#### EXTRACT TO READ
▬▬▬▬▬▬

The aggregation and analysis of interaction data among the healthcare industry, HCPs, and patients are maturing and opportunities exist to review trends in care and in health outcomes via data analysis. Additional data can be derived via biometric devices and patient surveys in order to more effectively and efficiently support patients’s health goals. All of this can be performed while engaging patients as partners in their own care, and enabling service providers with the tools required to interact more efficiently with both patients and suppliers.
In the past, the ability to personalize and or proactively target these interactions has been limited. However, with the increasing use of mobile devices and other Internet-connected biometric devices, suppliers, providers, and patients will be able to collaborate on the patients’ health goals, while reducing reliance on cost-inefficient legacy tools and practices.
As the current marketplace ages and increases their interactions with the larger healthcare community, they are asking themselves a number of questions:
- Why is it so difficult to engage with an HCP?
- Why doesn’t my HCP have the same access to my day-to-day health data as I do?
- Why am I still filling in paper forms?
- Why don’t I have more choice in providers and services?
- Why isn’t this whole interaction and transaction as simple as Uber or Amazon?

▬▬▬▬▬▬

#### DATA SUPPLIED
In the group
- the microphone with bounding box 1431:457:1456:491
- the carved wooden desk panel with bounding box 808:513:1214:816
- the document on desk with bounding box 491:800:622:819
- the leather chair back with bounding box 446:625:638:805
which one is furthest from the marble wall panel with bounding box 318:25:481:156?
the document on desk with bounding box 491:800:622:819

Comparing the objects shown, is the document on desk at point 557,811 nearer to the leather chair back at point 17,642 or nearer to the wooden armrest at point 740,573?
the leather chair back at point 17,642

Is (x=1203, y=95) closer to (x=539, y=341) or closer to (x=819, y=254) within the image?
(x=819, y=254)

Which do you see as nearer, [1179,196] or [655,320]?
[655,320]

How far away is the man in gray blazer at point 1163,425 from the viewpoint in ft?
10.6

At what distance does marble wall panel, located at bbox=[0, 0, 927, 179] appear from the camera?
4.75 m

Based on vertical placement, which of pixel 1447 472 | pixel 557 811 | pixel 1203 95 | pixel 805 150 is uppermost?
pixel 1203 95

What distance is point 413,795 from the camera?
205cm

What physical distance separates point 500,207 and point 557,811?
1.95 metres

▬▬▬▬▬▬

#### WHAT TO WORK ON
Change "paper forms" to "online forms" in the part of the healthcare data text that opens with the words containing "- Why doesn’t" and closes with "providers and services?", and give that whole part with the change made. The lines after the text play no part in this.

#### WRITTEN SOLUTION
- Why doesn’t my HCP have the same access to my day-to-day health data as I do?
- Why am I still filling in online forms?
- Why don’t I have more choice in providers and services?